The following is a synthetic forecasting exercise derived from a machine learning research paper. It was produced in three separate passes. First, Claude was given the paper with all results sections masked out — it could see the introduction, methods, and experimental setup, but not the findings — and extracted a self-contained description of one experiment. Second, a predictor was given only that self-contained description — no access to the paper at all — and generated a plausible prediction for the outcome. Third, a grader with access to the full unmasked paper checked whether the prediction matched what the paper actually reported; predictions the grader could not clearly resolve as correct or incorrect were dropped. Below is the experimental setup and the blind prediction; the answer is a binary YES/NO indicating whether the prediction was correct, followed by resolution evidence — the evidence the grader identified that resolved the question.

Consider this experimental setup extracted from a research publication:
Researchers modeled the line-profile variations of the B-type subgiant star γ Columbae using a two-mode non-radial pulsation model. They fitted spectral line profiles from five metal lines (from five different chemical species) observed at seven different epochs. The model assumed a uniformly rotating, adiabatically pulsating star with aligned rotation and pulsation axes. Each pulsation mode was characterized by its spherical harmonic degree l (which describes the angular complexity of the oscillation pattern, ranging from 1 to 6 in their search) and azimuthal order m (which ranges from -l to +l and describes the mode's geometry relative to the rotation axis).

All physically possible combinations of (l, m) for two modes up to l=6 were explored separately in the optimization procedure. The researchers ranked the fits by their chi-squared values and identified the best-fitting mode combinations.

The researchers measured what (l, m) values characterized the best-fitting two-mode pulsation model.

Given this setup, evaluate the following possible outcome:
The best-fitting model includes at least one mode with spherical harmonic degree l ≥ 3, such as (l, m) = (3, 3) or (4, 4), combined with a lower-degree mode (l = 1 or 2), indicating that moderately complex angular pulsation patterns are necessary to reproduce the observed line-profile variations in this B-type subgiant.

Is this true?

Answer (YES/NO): NO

PROBLEM STATEMENT
Return every line of the material in which the word "characterized" is found.

FINAL ANSWER
Researchers modeled the line-profile variations of the B-type subgiant star γ Columbae using a two-mode non-radial pulsation model. They fitted spectral line profiles from five metal lines (from five different chemical species) observed at seven different epochs. The model assumed a uniformly rotating, adiabatically pulsating star with aligned rotation and pulsation axes. Each pulsation mode was characterized by its spherical harmonic degree l (which describes the angular complexity of the oscillation pattern, ranging from 1 to 6 in their search) and azimuthal order m (which ranges from -l to +l and describes the mode's geometry relative to the rotation axis).
The researchers measured what (l, m) values characterized the best-fitting two-mode pulsation model.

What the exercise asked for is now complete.